Nikolaus Geyrhalter's new film immerses audiences in a world of white. The film's protagonists are the people who inhabit this world. MELT is the story of these individuals and their homes and of the gradual disappearance of the ice that was once assumed to be eternal.

Along the Tateyama Kurobe Alpine Route in Japan, bulldozers carve out spectacular, 50-feet-high walls of snow to build corridors specifically to attract tourists, while the celebrated ski region Val-d'Isère in southern France uses artificial snow to create a winter wonderland. In Switzerland, snowplows carve furrows into the glaciers to preserve the snow for the coming winter sports season, and in Iceland visitors pose in front of gigantic blocks of ice that are gradually being swallowed by the sea. Everything seems normal – but behind the apparently perfect white façade, the world's ice and snow are melting at an alarming rate.
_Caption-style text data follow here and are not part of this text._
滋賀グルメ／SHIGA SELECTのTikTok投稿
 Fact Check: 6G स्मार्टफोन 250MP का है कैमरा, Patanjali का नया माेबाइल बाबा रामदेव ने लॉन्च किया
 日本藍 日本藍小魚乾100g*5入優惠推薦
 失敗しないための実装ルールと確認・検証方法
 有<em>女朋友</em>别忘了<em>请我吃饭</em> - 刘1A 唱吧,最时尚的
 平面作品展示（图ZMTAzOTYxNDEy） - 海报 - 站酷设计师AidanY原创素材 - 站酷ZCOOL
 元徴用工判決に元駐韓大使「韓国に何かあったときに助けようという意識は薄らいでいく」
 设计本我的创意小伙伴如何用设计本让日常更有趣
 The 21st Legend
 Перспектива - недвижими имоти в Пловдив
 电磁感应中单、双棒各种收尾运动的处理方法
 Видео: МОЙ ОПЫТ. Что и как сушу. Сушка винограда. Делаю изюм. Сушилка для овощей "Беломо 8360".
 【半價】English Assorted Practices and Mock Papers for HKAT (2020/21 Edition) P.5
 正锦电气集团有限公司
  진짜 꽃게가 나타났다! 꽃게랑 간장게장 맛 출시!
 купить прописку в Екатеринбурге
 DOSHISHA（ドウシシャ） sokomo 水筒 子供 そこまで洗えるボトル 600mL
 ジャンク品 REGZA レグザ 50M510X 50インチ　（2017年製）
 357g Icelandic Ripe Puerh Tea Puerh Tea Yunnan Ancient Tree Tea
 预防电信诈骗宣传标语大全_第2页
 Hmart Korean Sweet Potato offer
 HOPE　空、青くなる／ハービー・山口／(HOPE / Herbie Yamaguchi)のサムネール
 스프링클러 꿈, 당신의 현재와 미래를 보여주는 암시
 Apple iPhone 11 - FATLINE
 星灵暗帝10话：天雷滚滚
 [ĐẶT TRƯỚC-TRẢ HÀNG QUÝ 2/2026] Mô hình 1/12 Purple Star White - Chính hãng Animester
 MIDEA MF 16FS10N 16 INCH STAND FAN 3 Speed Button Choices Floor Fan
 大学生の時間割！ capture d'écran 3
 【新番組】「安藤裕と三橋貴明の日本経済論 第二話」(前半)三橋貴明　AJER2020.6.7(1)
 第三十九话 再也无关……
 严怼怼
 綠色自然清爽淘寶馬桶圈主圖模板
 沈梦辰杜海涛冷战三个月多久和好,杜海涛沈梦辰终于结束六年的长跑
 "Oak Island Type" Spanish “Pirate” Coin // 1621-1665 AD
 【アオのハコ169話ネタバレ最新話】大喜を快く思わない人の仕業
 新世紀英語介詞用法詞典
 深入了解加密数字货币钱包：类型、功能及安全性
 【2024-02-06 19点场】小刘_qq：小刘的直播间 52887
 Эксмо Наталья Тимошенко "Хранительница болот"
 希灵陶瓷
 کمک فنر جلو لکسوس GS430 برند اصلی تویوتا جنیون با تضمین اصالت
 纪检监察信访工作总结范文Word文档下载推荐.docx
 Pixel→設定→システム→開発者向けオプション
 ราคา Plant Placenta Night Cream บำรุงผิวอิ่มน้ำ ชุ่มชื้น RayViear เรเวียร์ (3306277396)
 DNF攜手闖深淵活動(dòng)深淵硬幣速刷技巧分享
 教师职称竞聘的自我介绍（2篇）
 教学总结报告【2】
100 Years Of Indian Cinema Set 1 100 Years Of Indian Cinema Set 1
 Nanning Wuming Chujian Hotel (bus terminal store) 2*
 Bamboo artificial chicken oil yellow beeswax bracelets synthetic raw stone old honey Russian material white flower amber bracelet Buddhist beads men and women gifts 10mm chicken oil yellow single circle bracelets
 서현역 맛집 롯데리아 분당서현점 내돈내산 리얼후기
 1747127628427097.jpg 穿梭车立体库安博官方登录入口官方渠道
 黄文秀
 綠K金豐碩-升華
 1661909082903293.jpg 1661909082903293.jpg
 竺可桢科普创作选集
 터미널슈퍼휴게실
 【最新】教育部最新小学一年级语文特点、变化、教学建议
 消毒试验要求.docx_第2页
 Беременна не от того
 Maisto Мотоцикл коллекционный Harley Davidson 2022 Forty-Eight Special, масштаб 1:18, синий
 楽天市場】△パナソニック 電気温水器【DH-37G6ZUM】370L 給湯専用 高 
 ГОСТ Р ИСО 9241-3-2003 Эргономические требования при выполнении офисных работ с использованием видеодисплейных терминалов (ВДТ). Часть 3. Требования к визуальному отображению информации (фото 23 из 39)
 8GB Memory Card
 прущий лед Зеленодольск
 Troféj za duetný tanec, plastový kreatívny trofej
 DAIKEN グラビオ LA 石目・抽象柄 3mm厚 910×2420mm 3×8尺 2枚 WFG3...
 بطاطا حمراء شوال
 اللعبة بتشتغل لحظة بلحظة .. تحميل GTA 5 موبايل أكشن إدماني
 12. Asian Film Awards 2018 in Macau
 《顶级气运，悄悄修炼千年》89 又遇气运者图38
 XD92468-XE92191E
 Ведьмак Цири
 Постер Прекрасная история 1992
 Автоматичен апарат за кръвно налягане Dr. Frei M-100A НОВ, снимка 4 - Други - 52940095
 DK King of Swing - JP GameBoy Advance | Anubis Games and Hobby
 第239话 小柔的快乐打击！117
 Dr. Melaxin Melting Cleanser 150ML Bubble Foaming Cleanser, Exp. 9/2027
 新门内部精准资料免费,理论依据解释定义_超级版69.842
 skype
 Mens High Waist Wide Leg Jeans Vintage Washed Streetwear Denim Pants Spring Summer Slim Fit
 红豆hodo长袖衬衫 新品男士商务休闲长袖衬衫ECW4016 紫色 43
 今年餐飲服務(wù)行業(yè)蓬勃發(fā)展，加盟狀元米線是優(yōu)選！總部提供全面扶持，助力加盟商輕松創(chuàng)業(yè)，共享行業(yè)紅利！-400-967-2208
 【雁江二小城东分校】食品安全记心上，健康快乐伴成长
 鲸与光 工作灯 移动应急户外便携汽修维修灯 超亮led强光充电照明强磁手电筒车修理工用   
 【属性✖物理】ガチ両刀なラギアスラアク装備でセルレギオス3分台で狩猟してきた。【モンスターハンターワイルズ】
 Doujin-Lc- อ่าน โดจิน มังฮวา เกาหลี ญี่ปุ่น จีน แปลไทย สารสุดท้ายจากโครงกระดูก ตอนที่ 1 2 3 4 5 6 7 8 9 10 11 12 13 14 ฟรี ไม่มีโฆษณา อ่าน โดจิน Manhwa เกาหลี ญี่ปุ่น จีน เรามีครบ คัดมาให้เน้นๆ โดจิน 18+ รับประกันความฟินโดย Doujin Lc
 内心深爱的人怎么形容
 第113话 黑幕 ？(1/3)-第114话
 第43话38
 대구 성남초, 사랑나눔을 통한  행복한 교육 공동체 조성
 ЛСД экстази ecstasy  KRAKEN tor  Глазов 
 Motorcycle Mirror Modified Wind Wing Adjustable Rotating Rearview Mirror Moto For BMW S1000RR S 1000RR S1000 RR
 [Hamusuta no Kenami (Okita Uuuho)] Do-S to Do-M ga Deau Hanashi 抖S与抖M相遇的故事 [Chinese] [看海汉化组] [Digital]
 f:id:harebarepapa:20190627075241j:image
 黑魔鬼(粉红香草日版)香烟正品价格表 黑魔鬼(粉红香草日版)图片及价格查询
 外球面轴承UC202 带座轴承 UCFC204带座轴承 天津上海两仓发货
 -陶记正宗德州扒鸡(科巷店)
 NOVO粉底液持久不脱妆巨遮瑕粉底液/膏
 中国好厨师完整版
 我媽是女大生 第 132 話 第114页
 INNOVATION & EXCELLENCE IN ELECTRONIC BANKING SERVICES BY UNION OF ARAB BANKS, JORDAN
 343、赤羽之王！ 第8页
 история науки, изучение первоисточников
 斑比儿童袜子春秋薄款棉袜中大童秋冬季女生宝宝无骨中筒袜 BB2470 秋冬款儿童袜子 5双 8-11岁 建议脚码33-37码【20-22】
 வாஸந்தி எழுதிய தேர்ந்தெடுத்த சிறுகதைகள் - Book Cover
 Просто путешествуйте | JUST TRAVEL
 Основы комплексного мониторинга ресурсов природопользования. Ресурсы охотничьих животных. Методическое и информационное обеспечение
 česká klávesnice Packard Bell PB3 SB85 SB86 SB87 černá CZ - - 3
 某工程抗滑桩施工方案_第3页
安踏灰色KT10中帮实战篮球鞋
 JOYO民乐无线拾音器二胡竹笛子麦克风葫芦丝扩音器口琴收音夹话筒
Everywhere director Nikolaus Geyrhalter goes, the protagonists talk of this gradual disappearance, melting glaciers, and increasingly extreme weather conditions – and reveal how they experience climate change in their everyday lives and work. MELT, filmed between 2021 and 2025, preserves some of the world's most compelling frozen landscapes for the archives of the future, thereby addressing some of the greatest environmental and political questions of our age.